Records for this task:
|---|
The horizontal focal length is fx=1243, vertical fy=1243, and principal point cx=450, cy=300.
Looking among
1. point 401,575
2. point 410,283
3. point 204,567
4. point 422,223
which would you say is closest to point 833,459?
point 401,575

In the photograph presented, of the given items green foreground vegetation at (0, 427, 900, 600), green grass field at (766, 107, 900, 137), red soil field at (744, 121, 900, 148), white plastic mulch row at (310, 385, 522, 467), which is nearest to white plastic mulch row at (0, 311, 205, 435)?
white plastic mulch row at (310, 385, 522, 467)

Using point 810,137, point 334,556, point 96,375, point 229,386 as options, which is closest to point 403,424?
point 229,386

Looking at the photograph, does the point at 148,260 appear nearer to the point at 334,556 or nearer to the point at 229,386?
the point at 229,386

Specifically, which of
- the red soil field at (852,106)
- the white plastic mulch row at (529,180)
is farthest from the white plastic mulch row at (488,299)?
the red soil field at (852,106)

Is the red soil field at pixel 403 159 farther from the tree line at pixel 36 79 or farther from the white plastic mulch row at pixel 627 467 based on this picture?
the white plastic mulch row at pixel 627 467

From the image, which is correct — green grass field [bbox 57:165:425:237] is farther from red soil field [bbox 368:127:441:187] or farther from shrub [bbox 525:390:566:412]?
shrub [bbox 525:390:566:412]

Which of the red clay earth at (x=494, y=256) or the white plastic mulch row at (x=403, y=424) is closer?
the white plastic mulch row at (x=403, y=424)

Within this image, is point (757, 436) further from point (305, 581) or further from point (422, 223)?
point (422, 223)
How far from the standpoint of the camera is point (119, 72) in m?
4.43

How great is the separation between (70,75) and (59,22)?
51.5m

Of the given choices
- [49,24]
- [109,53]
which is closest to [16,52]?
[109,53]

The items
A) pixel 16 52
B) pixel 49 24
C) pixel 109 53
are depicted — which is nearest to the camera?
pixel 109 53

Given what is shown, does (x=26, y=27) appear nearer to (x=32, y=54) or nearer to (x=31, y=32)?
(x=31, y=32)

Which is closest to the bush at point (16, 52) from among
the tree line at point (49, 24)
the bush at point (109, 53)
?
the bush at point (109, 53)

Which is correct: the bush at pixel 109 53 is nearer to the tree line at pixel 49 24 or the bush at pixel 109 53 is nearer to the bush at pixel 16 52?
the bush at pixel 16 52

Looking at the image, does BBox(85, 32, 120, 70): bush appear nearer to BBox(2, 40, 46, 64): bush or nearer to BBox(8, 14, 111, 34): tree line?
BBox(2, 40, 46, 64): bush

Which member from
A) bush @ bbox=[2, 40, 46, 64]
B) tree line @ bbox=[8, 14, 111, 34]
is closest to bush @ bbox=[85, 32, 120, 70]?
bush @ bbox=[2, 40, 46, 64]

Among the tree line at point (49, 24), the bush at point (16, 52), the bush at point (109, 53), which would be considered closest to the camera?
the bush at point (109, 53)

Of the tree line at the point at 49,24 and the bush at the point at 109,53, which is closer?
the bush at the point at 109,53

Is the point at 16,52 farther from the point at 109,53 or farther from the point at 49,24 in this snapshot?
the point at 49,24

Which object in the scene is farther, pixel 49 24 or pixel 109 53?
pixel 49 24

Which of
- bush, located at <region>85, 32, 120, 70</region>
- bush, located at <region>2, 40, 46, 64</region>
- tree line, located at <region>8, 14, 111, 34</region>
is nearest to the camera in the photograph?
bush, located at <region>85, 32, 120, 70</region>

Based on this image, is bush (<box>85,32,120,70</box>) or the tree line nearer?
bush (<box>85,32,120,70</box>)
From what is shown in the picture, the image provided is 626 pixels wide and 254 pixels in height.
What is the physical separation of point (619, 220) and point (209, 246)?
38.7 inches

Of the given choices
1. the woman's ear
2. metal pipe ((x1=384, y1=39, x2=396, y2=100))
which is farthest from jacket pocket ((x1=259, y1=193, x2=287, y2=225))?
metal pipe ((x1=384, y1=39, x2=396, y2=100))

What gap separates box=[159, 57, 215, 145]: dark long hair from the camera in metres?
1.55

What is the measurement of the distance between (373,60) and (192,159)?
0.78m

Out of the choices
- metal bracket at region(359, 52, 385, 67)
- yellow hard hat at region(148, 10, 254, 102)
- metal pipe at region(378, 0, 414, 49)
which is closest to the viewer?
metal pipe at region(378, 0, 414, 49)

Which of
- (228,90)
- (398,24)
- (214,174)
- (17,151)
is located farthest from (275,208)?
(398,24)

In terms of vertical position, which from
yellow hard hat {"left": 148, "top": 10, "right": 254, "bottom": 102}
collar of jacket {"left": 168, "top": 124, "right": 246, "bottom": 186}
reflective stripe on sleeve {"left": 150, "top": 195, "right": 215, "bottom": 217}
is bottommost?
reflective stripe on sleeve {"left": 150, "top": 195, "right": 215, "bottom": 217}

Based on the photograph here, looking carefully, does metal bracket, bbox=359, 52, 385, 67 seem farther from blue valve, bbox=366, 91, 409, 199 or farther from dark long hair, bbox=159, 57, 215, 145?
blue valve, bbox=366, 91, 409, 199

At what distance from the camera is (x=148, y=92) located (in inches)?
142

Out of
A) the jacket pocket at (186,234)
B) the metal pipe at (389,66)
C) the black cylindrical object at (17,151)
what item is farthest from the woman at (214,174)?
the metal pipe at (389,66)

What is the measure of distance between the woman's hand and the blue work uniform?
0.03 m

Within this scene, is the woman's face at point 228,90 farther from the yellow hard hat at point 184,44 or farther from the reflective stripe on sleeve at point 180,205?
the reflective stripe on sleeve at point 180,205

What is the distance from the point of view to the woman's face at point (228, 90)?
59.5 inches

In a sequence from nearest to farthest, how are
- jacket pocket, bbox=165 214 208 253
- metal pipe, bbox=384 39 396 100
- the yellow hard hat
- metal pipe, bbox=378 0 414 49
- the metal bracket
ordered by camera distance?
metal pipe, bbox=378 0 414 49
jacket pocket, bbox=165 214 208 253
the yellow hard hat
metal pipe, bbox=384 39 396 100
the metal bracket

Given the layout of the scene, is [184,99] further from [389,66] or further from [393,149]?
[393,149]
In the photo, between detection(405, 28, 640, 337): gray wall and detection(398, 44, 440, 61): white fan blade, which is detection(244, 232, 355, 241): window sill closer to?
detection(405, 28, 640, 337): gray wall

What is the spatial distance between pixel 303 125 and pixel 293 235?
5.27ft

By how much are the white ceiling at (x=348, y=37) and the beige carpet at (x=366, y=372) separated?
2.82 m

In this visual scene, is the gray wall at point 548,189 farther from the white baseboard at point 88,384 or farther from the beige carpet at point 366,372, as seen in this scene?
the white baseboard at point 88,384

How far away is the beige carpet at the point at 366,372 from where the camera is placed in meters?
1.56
|---|
Task requirements:
Copy out the records word for word from the line containing "Given the layout" through the final line of the records, including both of those lines.

Answer to this exercise:
Given the layout of the scene, is [184,99] further from [389,66] or further from [393,149]?
[393,149]
In the photo, between detection(405, 28, 640, 337): gray wall and detection(398, 44, 440, 61): white fan blade, which is detection(244, 232, 355, 241): window sill closer to?
detection(405, 28, 640, 337): gray wall

What is the spatial distance between pixel 303 125 and pixel 293 235?
5.27ft

By how much are the white ceiling at (x=348, y=37) and the beige carpet at (x=366, y=372) separated?
2.82 m

In this visual scene, is the gray wall at point 548,189 farther from the white baseboard at point 88,384 or farther from the beige carpet at point 366,372, as seen in this scene?
the white baseboard at point 88,384

How far away is the beige carpet at the point at 366,372 from where the camera is placed in meters?
1.56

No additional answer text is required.